## [AUFGABE]
Schreib aus dem Artikel über ukrainische Flüchtlinge in Berlin die Stelle von „## Städte und“ bis „länger bleiben werden.“ Wort für Wort ab.
:: AUSGEWÄHLTER TEXT
# taz.de -- Ukraine-Flüchtlinge in Berlin: Ihre Ankunft verzögert sich
       
       > Vom früheren Flughafen Tegel aus sollen Flüchtende gleichmäßiger auf die
       > Bundesländer verteilt werden. Doch viele wollen erst mal in Berlin
       > bleiben.
       
 (IMG) Bild: Und jetzt? Das Ankunftszentrum für Geflüchtete aus der Ukraine am ehemaligen Flughafen Tegel
       
       BERLIN taz | Am Ankunftszentrum Tegel ist schon morgens klar, dass es für
       die Flüchtlinge an diesem Tag nach Hessen gehen wird. „Die Busse heute
       fahren alle nach Gießen“, sagt Sascha Langenbach, Sprecher des Berliner
       Landesamts für Flüchtlingsangelegenheiten (LAF), das Registrierung und
       Umverteilung dort organisiert. „Doch wie viele von denen, die heute hier
       vorsprechen, sich dann auch tatsächlich in einen Bus setzen, steht in den
       Sternen.“
       
       Tatsächlich wäre Gießen für diejenigen, die sich für den Platz im Bus
       entscheiden, nur eine weitere Zwischenstation. Dort ist Hessens zentrale
       Aufnahmeeinrichtung für Flüchtlinge – alle, die dort ankommen, würden von
       dort weiter auf Landkreise, Städte und Kommunen des Bundeslands verteilt –
       und am Zielort dann registriert. Für die Flüchtenden ist es also eine Fahrt
       ins Ungewisse. „Wenn wir ihnen sagen, ihr kommt nach Hessen, dann sagen
       viele: Wir überlegen noch mal, wir warten ab“, sagt Langenbach.
       
       Die Menschen würden lieber übergangsweise bei Freunden oder Verwandten
       unterkommen. „Vielen fehlt die Vorstellung, was es bedeutet, in Deutschland
       auf dem Land zu leben, und dass Dörfer in Deutschland vielleicht anders
       sind als Dörfer in der Ukraine. Das merken wir immer wieder in den
       Gesprächen“, sagt er.
       
       Langenbach würde es begrüßen, wenn sich mehr Menschen für eine Weiterreise
       entscheiden würden. „Es ist gerade unser größtes Problem, dass alle in
       Berlin bleiben wollen“, sagt er. Doch das sei unrealistisch. Nicht zuletzt
       fehle es in der Hauptstadt an Wohnraum. In Gegenden wie dem Sauerland oder
       in kleineren Städtchen wie Eckernförde oder Marburg wäre es für die
       Menschen wohl einfacher, dauerhaft Fuß zu fassen, meint er. „Dort gibt es
       Wohnungen, Schulplätze und Jobs.“
       
       ## Städte und Gemeinden beklagen „unregulierten“ Zuzug
       
       Doch rein rechtlich müssen sich Flüchtlinge aus der Ukraine derzeit weder
       registrieren noch umverteilen lassen – für 90 Tage können sie sich ohne
       Visum in Deutschland frei bewegen. Einige hoffen wohl auch auf eine
       schnelle Rückkehr in die Ukraine. Bei den Sozialämtern können sie auch so
       schon Leistungen bekommen. Und wer einen Mietvertrag für sechs Monate oder
       eine Anmeldung in einer Wohnung in Berlin vorweisen kann, kann über ein
       neues Aufenthaltsverfahren dauerhaft dort bleiben. Daher ist es derzeit
       völlig unklar, wie viele Menschen wo leben und an welchen Orten sie
       letztlich länger bleiben werden.
::::
:: DATENAUSZUG
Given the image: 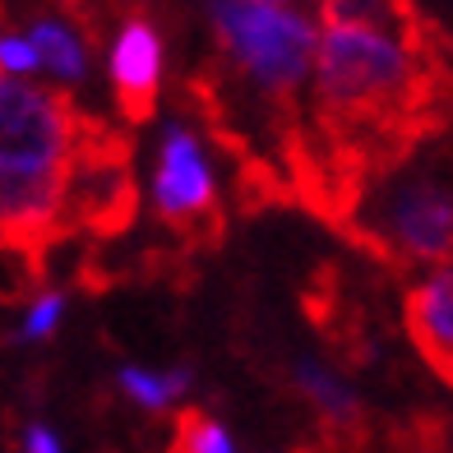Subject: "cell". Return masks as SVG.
Instances as JSON below:
<instances>
[{"label":"cell","instance_id":"6da1fadb","mask_svg":"<svg viewBox=\"0 0 453 453\" xmlns=\"http://www.w3.org/2000/svg\"><path fill=\"white\" fill-rule=\"evenodd\" d=\"M88 116L65 93L19 84L0 70V245L42 264V245L65 226V185Z\"/></svg>","mask_w":453,"mask_h":453},{"label":"cell","instance_id":"7a4b0ae2","mask_svg":"<svg viewBox=\"0 0 453 453\" xmlns=\"http://www.w3.org/2000/svg\"><path fill=\"white\" fill-rule=\"evenodd\" d=\"M209 14L226 60L269 102L292 111L305 74H311L315 28L269 0H209Z\"/></svg>","mask_w":453,"mask_h":453},{"label":"cell","instance_id":"3957f363","mask_svg":"<svg viewBox=\"0 0 453 453\" xmlns=\"http://www.w3.org/2000/svg\"><path fill=\"white\" fill-rule=\"evenodd\" d=\"M365 180H380L384 195H370V190H357L375 199V218H370V236L365 245L384 259H421L430 269L449 264V185L421 167V172H398L388 176L375 172ZM357 209V203H352Z\"/></svg>","mask_w":453,"mask_h":453},{"label":"cell","instance_id":"277c9868","mask_svg":"<svg viewBox=\"0 0 453 453\" xmlns=\"http://www.w3.org/2000/svg\"><path fill=\"white\" fill-rule=\"evenodd\" d=\"M153 209L180 236L203 232L213 241L222 232L213 172L199 153V139L185 126H172L162 134V157H157V172H153Z\"/></svg>","mask_w":453,"mask_h":453},{"label":"cell","instance_id":"5b68a950","mask_svg":"<svg viewBox=\"0 0 453 453\" xmlns=\"http://www.w3.org/2000/svg\"><path fill=\"white\" fill-rule=\"evenodd\" d=\"M111 84H116V111L139 126L157 107V84H162V37L149 19H126L111 51Z\"/></svg>","mask_w":453,"mask_h":453},{"label":"cell","instance_id":"8992f818","mask_svg":"<svg viewBox=\"0 0 453 453\" xmlns=\"http://www.w3.org/2000/svg\"><path fill=\"white\" fill-rule=\"evenodd\" d=\"M449 301H453V278H449V264H440L426 282H417L407 292V334L411 347L426 357V365L435 370L440 380L453 375V357H449V338H453V315H449Z\"/></svg>","mask_w":453,"mask_h":453},{"label":"cell","instance_id":"52a82bcc","mask_svg":"<svg viewBox=\"0 0 453 453\" xmlns=\"http://www.w3.org/2000/svg\"><path fill=\"white\" fill-rule=\"evenodd\" d=\"M28 47L37 56V70L65 79V84H79L88 74V56L79 47V37L65 24H56V19H37L28 28Z\"/></svg>","mask_w":453,"mask_h":453},{"label":"cell","instance_id":"ba28073f","mask_svg":"<svg viewBox=\"0 0 453 453\" xmlns=\"http://www.w3.org/2000/svg\"><path fill=\"white\" fill-rule=\"evenodd\" d=\"M296 384H301V394L324 411L328 426L361 430V403H357L352 388L334 375V370H324V365H315V361H301V365H296Z\"/></svg>","mask_w":453,"mask_h":453},{"label":"cell","instance_id":"9c48e42d","mask_svg":"<svg viewBox=\"0 0 453 453\" xmlns=\"http://www.w3.org/2000/svg\"><path fill=\"white\" fill-rule=\"evenodd\" d=\"M324 24H375V28H417L426 14L417 0H319Z\"/></svg>","mask_w":453,"mask_h":453},{"label":"cell","instance_id":"30bf717a","mask_svg":"<svg viewBox=\"0 0 453 453\" xmlns=\"http://www.w3.org/2000/svg\"><path fill=\"white\" fill-rule=\"evenodd\" d=\"M120 388L149 411H167L185 388H190V370H172V375H149V370L139 365H126L120 370Z\"/></svg>","mask_w":453,"mask_h":453},{"label":"cell","instance_id":"8fae6325","mask_svg":"<svg viewBox=\"0 0 453 453\" xmlns=\"http://www.w3.org/2000/svg\"><path fill=\"white\" fill-rule=\"evenodd\" d=\"M172 453H236V444L209 417V411L185 407L180 417H176V444H172Z\"/></svg>","mask_w":453,"mask_h":453},{"label":"cell","instance_id":"7c38bea8","mask_svg":"<svg viewBox=\"0 0 453 453\" xmlns=\"http://www.w3.org/2000/svg\"><path fill=\"white\" fill-rule=\"evenodd\" d=\"M60 311H65V296L60 292H47V296H37L33 301V311H28V324H24V342H37V338H47L51 328H56V319H60Z\"/></svg>","mask_w":453,"mask_h":453},{"label":"cell","instance_id":"4fadbf2b","mask_svg":"<svg viewBox=\"0 0 453 453\" xmlns=\"http://www.w3.org/2000/svg\"><path fill=\"white\" fill-rule=\"evenodd\" d=\"M0 70H5V74H33L37 70V56L28 47V37L0 33Z\"/></svg>","mask_w":453,"mask_h":453},{"label":"cell","instance_id":"5bb4252c","mask_svg":"<svg viewBox=\"0 0 453 453\" xmlns=\"http://www.w3.org/2000/svg\"><path fill=\"white\" fill-rule=\"evenodd\" d=\"M24 444H28V453H60V444H56V435H51L47 426H28Z\"/></svg>","mask_w":453,"mask_h":453},{"label":"cell","instance_id":"9a60e30c","mask_svg":"<svg viewBox=\"0 0 453 453\" xmlns=\"http://www.w3.org/2000/svg\"><path fill=\"white\" fill-rule=\"evenodd\" d=\"M269 5H287V0H269Z\"/></svg>","mask_w":453,"mask_h":453}]
</instances>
::::
## [ENDGÜLTIGE ANTWORT]
## Städte und Gemeinden beklagen „unregulierten“ Zuzug
       
       Doch rein rechtlich müssen sich Flüchtlinge aus der Ukraine derzeit weder
       registrieren noch umverteilen lassen – für 90 Tage können sie sich ohne
       Visum in Deutschland frei bewegen. Einige hoffen wohl auch auf eine
       schnelle Rückkehr in die Ukraine. Bei den Sozialämtern können sie auch so
       schon Leistungen bekommen. Und wer einen Mietvertrag für sechs Monate oder
       eine Anmeldung in einer Wohnung in Berlin vorweisen kann, kann über ein
       neues Aufenthaltsverfahren dauerhaft dort bleiben. Daher ist es derzeit
       völlig unklar, wie viele Menschen wo leben und an welchen Orten sie
       letztlich länger bleiben werden.